Material for this task -
____________

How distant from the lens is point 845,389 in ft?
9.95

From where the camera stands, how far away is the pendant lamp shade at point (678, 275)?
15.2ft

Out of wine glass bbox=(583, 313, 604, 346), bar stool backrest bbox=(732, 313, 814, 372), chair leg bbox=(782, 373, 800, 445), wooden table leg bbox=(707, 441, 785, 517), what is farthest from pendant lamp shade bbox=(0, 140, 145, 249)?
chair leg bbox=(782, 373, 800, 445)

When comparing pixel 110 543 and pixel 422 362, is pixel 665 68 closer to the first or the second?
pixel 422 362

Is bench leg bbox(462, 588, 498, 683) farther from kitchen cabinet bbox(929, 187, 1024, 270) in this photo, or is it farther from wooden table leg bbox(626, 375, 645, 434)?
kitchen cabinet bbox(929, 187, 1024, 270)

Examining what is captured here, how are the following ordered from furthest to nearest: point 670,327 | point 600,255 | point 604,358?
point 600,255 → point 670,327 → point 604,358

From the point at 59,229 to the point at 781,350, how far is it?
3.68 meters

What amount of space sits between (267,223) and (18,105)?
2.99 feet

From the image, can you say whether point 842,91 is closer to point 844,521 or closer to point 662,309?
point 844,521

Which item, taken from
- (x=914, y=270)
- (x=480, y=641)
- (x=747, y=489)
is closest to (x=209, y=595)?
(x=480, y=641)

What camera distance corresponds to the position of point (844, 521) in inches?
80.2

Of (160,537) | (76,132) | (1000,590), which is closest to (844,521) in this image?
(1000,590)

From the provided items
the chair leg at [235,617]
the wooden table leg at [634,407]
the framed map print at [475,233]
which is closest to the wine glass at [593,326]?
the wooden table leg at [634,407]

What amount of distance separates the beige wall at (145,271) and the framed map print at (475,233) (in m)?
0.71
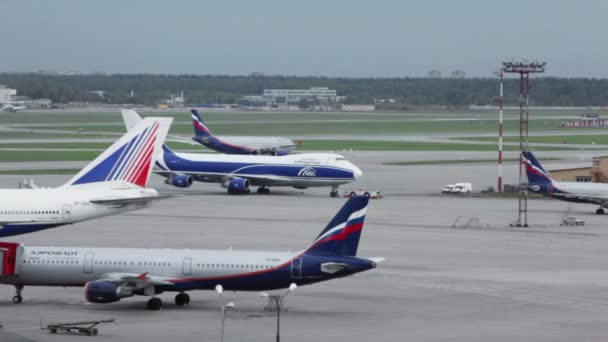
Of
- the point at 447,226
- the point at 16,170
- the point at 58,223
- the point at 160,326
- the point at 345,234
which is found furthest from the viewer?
the point at 16,170

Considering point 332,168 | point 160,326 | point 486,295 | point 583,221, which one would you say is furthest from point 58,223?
point 332,168

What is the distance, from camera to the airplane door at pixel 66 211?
54.8 m

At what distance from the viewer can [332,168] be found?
10325 centimetres

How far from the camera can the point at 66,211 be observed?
54.8 meters

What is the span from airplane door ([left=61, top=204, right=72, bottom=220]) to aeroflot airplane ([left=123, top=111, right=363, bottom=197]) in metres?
49.4

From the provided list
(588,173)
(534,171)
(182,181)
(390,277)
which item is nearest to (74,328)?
(390,277)

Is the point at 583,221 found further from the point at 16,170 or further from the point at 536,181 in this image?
the point at 16,170

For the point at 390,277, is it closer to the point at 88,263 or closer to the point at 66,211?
the point at 66,211

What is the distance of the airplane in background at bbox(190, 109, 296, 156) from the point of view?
149625 mm

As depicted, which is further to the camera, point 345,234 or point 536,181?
point 536,181

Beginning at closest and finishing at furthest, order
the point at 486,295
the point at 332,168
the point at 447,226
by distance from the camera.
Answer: the point at 486,295
the point at 447,226
the point at 332,168

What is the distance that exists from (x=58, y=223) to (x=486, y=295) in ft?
64.7

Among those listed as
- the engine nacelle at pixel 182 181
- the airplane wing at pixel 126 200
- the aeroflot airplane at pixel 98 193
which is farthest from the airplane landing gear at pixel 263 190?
the airplane wing at pixel 126 200

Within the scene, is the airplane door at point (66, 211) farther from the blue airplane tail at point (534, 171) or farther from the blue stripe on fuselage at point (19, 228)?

____________

Prompt - Reproduce every one of the records above word for word, leaving the pictures out.

Complete response -
How distant from the lens is point 845,389 in ft?
9.95

From where the camera stands, how far away is the pendant lamp shade at point (678, 275)?
15.2ft

Out of wine glass bbox=(583, 313, 604, 346), bar stool backrest bbox=(732, 313, 814, 372), chair leg bbox=(782, 373, 800, 445), wooden table leg bbox=(707, 441, 785, 517), what is farthest from pendant lamp shade bbox=(0, 140, 145, 249)?
chair leg bbox=(782, 373, 800, 445)

When comparing pixel 110 543 and pixel 422 362, is pixel 665 68 closer to the first or the second?
pixel 422 362

Is bench leg bbox(462, 588, 498, 683) farther from kitchen cabinet bbox(929, 187, 1024, 270) in this photo, or is it farther from wooden table leg bbox(626, 375, 645, 434)?
kitchen cabinet bbox(929, 187, 1024, 270)

Examining what is captured here, how are the following ordered from furthest to nearest: point 670,327 | point 600,255 | point 604,358?
point 600,255 → point 670,327 → point 604,358

From the point at 59,229 to the point at 781,350, how far is it?
3.68 meters

What amount of space sits between (267,223) and (18,105)?
2.99 feet

From the image, can you say whether point 842,91 is closer to point 844,521 or closer to point 662,309?
point 844,521

Which item, taken from
- (x=914, y=270)
- (x=480, y=641)
- (x=747, y=489)
is closest to (x=209, y=595)?
(x=480, y=641)

What camera distance corresponds to the position of point (844, 521) in inches?
80.2

Of (160,537) | (76,132) | (1000,590), which is closest to (844,521) in this image?
(1000,590)

From the provided items
the chair leg at [235,617]
the wooden table leg at [634,407]
the framed map print at [475,233]
which is closest to the wine glass at [593,326]?
the wooden table leg at [634,407]

What amount of distance separates the beige wall at (145,271) and the framed map print at (475,233) (in m)?
0.71
Of
- the point at 447,226
- the point at 16,170
- the point at 58,223
- the point at 160,326
- the point at 345,234
which is found furthest from the viewer?
the point at 16,170

Considering point 332,168 | point 160,326 | point 486,295 | point 583,221, which one would you say is furthest from point 58,223?
point 332,168

What is the distance, from camera to the airplane door at pixel 66 211?
54.8 m

At what distance from the viewer can [332,168] be found?
10325 centimetres

How far from the camera can the point at 66,211 be observed?
54.8 meters

What is the span from airplane door ([left=61, top=204, right=72, bottom=220]) to aeroflot airplane ([left=123, top=111, right=363, bottom=197]) in metres?
49.4

From the provided list
(588,173)
(534,171)
(182,181)
(390,277)
which item is nearest to (74,328)?
(390,277)

Is the point at 583,221 found further from the point at 16,170 or further from the point at 536,181 in this image?
the point at 16,170

For the point at 390,277, is it closer to the point at 88,263 or closer to the point at 66,211?
the point at 66,211

What is the distance of the airplane in background at bbox(190, 109, 296, 156) from the point of view?
149625 mm

As depicted, which is further to the camera, point 345,234 or point 536,181?
point 536,181

Beginning at closest and finishing at furthest, order
the point at 486,295
the point at 332,168
the point at 447,226
by distance from the camera.
Answer: the point at 486,295
the point at 447,226
the point at 332,168

What is the distance that exists from (x=58, y=223) to (x=486, y=295) in ft?
64.7

Among those listed as
- the engine nacelle at pixel 182 181
- the airplane wing at pixel 126 200
- the aeroflot airplane at pixel 98 193
which is farthest from the airplane landing gear at pixel 263 190?
the airplane wing at pixel 126 200

Within the scene, is the airplane door at point (66, 211) farther from the blue airplane tail at point (534, 171) or farther from the blue stripe on fuselage at point (19, 228)?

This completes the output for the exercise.